▶ **Dataset extract**

-.-.-

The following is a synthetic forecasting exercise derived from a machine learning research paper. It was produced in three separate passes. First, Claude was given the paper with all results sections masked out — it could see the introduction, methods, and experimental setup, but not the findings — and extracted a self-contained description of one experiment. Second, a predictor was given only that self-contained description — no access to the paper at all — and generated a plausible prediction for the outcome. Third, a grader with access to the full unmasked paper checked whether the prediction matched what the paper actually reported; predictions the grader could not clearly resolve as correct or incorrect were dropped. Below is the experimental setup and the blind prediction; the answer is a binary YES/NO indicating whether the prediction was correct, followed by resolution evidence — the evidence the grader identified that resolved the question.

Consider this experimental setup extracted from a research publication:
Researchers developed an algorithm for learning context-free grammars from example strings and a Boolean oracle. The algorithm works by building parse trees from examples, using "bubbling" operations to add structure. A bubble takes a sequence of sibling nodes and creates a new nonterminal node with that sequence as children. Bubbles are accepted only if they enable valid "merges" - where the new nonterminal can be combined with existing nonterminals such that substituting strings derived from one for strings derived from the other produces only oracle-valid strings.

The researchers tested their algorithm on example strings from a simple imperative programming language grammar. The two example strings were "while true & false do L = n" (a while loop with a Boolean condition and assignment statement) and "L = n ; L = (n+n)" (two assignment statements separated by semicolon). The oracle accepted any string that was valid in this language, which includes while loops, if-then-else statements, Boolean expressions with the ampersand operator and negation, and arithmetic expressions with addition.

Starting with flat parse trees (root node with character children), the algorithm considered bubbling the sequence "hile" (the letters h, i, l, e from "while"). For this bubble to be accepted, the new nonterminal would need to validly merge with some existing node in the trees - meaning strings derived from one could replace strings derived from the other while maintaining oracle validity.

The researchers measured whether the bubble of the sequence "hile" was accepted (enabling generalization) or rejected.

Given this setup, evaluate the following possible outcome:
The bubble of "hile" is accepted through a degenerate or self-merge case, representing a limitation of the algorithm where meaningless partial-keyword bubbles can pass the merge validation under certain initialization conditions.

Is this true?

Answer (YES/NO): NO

-.-.-

▶ **Task statement**
Set the entries above down again, each one exactly as written.

▶ **Response**
The following is a synthetic forecasting exercise derived from a machine learning research paper. It was produced in three separate passes. First, Claude was given the paper with all results sections masked out — it could see the introduction, methods, and experimental setup, but not the findings — and extracted a self-contained description of one experiment. Second, a predictor was given only that self-contained description — no access to the paper at all — and generated a plausible prediction for the outcome. Third, a grader with access to the full unmasked paper checked whether the prediction matched what the paper actually reported; predictions the grader could not clearly resolve as correct or incorrect were dropped. Below is the experimental setup and the blind prediction; the answer is a binary YES/NO indicating whether the prediction was correct, followed by resolution evidence — the evidence the grader identified that resolved the question.

Consider this experimental setup extracted from a research publication:
Researchers developed an algorithm for learning context-free grammars from example strings and a Boolean oracle. The algorithm works by building parse trees from examples, using "bubbling" operations to add structure. A bubble takes a sequence of sibling nodes and creates a new nonterminal node with that sequence as children. Bubbles are accepted only if they enable valid "merges" - where the new nonterminal can be combined with existing nonterminals such that substituting strings derived from one for strings derived from the other produces only oracle-valid strings.

The researchers tested their algorithm on example strings from a simple imperative programming language grammar. The two example strings were "while true & false do L = n" (a while loop with a Boolean condition and assignment statement) and "L = n ; L = (n+n)" (two assignment statements separated by semicolon). The oracle accepted any string that was valid in this language, which includes while loops, if-then-else statements, Boolean expressions with the ampersand operator and negation, and arithmetic expressions with addition.

Starting with flat parse trees (root node with character children), the algorithm considered bubbling the sequence "hile" (the letters h, i, l, e from "while"). For this bubble to be accepted, the new nonterminal would need to validly merge with some existing node in the trees - meaning strings derived from one could replace strings derived from the other while maintaining oracle validity.

The researchers measured whether the bubble of the sequence "hile" was accepted (enabling generalization) or rejected.

Given this setup, evaluate the following possible outcome:
The bubble of "hile" is accepted through a degenerate or self-merge case, representing a limitation of the algorithm where meaningless partial-keyword bubbles can pass the merge validation under certain initialization conditions.

Is this true?

Answer (YES/NO): NO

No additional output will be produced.